Corporate Governance in Norway: Regulation and Practice
Almost 50 years of oil operations in Norway and the management of the oil reserve have get Norway to be the second richest country in the world by GDP per Capita, approximately 89,000 Euro in 2013. The Norwegian state manages this oil reserve that remains under the public domain. Most proceeds are placed in the Government Pension Fund Global (SPU) and the Government Pension Fund Norway (SPI). This paper provides an overview of the management of the SPU including the role of its ‘Council on Ethics’.
The Norwegian state also holds direct shareholdings in several companies that are managed by different Ministries (especially the Ministry of Trade, Industry and Fisheries), including several listed ones. The shareholding composition for the companies listed at the OSE is distinctive: A large part of these companies are controlled by the Norwegian state or by foreign investors, leaving a remaining minimal group of private domestic investors. The Norwegian State is the single largest investor, controlling approximately 35 per cent of the aggregate market capitalization of listed companies. The Norwegian state has controlling shareholdings in several of the largest listed companies. Statoil ASA is Norway’s largest company and the 54th largest company in the world based on revenue. Statoil ASA is listed at the New York Stock Exchange and OSE, while the Norwegian state holding 67 per cent of the shares in Statoil ASA. Examples of other listed companies with high Norwegian state shareholdings are Telenor ASA (54 %), Yara International ASA (36,2 %), DNB ASA (34 %) and Norsk Hydro ASA (34,4 %). Together with Statoil ASA, these are five of the six largest companies listed at OSE.

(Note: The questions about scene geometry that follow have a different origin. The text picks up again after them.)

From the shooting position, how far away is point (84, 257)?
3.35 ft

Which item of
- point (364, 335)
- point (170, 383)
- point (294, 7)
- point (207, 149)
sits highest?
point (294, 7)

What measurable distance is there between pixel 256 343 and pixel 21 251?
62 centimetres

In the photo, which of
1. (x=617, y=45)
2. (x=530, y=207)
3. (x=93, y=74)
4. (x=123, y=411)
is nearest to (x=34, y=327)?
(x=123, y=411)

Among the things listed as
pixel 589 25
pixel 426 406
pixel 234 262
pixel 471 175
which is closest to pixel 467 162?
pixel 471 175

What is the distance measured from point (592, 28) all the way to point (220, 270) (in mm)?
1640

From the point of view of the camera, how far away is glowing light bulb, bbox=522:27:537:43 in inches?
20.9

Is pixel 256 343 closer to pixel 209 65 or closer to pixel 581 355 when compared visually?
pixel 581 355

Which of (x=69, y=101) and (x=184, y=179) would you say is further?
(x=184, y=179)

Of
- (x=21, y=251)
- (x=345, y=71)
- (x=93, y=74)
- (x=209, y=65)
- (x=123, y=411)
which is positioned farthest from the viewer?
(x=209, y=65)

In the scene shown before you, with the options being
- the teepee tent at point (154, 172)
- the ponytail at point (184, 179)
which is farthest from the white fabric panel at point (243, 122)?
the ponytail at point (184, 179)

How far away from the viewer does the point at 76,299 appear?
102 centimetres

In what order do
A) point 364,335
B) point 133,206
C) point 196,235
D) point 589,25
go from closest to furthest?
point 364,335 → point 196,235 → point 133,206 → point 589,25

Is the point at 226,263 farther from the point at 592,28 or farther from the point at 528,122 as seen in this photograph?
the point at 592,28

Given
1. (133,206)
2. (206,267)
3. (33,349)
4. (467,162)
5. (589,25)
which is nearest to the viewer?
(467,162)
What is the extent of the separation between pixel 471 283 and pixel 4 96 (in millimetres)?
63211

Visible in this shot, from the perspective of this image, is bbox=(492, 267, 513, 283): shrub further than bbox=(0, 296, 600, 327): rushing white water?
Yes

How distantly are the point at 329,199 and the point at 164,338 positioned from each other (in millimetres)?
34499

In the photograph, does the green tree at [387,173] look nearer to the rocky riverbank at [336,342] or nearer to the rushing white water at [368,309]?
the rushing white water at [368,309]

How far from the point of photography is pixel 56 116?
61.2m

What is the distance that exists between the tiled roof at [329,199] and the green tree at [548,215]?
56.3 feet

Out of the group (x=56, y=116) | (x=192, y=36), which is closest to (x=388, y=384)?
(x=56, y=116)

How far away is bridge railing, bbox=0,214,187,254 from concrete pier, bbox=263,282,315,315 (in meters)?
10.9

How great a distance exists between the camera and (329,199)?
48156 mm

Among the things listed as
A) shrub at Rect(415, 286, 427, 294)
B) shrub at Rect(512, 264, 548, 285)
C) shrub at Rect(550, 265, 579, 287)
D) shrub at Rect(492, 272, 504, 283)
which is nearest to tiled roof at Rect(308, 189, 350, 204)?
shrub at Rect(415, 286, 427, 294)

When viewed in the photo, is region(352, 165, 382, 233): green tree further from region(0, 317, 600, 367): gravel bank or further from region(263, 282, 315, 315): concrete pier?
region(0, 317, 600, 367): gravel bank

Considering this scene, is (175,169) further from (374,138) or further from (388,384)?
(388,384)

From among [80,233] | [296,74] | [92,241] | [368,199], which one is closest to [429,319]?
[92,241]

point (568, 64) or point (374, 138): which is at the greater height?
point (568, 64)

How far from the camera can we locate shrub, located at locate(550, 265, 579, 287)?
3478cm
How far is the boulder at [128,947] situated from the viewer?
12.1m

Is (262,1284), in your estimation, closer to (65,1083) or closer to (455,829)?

The Norwegian Code of Practice for Corporate Governance (CG Code) applies to Norwegian public limited liability companies or equivalent foreign companies listed at Oslo Stock Exchange (OSE) and Oslo Axess. Distinctive features of the Norwegian CG Code will be presented, as well as the interaction of the Code with some featuring legal requirements in the Norwegian Public Limited Liability Act and the Norwegian Accounting Act. Some characteristics of the Norwegian Corporate Governance Model, such as controlling shareholders (block-holders), independent boards, and relatively strong minority shareholders protection, will be presented in this specific context.
The paper concludes with a discussion on which are the current challenges and issues for the Norwegian Corporate Governance model and practice. Does the Norwegian Corporate Governance model contribute to Norway’s welfare and development? How is it situated among existing models, such as the Nordic European, the Continental European, and the Anglo-American one? Can the Norwegian Model provide insights and features to be learned and transferred elsewhere?